The difference between isolcpus and cgroups
24 Dec 2023 - John Z. Li
CPU isolation is critial for low-latency applications, such as high-frequency trading
systems. To squeeze the most latency reduction from hardware, it is important to
use dedicated CPU cores that are free from interruptions by other processes or
the OS kernel. For Linux servers, both isolcpus
and cgroups
are popular choices
for isolating system resources. This post intends to provide a brief summary of
their difference.
First, cgroups
works at the process level. One process can contain multiple
threads. This means that if a set of CPU cores are assigned to a process, threads
of that process might still be moved onto and from CPU cores. If the application
is a multithreading one, even occasional short-lived threads might cause some jitter
on the main thread that is supposed to be of low-latency. Secondly, cgroups
is
orthogonal to the OS scheduler, assigning a set of CPU cores to a process does not
mean other processes can not use CPU cores in that set.
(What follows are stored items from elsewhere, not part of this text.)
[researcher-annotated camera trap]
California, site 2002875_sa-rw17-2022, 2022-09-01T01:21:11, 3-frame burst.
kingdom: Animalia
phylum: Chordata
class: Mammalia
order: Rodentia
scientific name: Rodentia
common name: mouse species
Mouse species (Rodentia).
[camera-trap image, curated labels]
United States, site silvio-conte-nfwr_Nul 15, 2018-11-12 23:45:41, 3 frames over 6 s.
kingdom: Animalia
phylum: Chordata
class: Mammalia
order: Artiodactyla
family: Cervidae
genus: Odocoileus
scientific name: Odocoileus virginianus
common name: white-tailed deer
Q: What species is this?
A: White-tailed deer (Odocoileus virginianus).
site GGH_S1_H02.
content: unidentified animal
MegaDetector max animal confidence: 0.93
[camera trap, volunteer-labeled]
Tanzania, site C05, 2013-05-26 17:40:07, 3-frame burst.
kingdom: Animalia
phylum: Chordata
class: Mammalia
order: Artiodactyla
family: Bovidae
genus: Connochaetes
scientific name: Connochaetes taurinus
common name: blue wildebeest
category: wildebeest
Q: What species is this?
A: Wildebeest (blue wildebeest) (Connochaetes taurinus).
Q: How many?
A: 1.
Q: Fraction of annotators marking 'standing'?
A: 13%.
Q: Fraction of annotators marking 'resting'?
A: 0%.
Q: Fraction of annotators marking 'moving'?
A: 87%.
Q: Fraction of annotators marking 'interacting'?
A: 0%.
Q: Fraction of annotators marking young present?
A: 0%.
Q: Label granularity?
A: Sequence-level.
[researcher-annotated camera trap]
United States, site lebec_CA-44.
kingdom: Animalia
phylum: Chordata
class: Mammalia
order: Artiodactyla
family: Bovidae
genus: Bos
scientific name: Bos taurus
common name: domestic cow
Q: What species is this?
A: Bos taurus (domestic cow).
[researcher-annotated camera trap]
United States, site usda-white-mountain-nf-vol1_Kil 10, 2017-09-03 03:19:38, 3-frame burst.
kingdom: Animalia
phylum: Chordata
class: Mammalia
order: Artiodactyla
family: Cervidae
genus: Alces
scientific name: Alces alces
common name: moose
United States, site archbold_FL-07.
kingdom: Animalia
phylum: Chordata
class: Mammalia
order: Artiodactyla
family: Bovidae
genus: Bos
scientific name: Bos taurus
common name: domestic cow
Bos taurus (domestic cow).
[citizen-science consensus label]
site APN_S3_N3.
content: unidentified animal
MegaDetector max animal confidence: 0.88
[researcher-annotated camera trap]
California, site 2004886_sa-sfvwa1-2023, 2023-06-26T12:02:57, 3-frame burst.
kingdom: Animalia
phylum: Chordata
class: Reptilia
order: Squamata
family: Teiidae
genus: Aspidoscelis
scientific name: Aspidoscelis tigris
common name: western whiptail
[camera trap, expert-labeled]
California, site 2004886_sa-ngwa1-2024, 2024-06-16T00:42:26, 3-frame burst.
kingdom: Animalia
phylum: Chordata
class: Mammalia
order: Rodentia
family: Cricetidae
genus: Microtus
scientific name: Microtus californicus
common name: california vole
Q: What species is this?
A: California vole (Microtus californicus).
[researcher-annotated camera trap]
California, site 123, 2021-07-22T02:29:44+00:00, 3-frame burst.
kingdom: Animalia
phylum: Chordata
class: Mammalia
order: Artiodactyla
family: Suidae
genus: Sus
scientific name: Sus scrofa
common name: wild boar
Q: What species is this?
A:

If there are some idle
cores at a given moment, say, because some threads are waiting I/O operations to
finish, the OS scheduler might dispatch some other threads that do not belong to
the isolated process to those CPU cores to prevent waste of system resource.
The utility isolcpus
, on the other hand, provides more protection at the cost
of being not able to change configurations dynamically while the OS is running,
meaning isolcpus
configuration must be boot-time configurations and rebooting
is required if a new set of configuration is to be applied. When a set of CPU cores
are isolated using isolcpus
, it means the OS scheduler will totally ignore the
existence of those cores as if those cores are non-existent. The isolation is
done in such a way that the only way to actually run some threads on those isolated
coares are to use the taskset
command, or the sched_setaffinity
system call.
(Actually, the former calls the latter underneath.)
isolcpus
allows fine-grained control over CPU affinity. For example, if we have
a low-latency application that will run 3 long-running threads on starting-up,
we can use sched_setaffinity
to assign one core for each thread. Combining thread
affinity control with CPU isolation provided by isolcpus
, maximal speed of execution
of threads can be achieved. It is guaranteed that no other thread can use those
designated CPU cores, also that unless a threads is blocking on some system calls,
the OS kernel will never migrate that thread to another CPU core.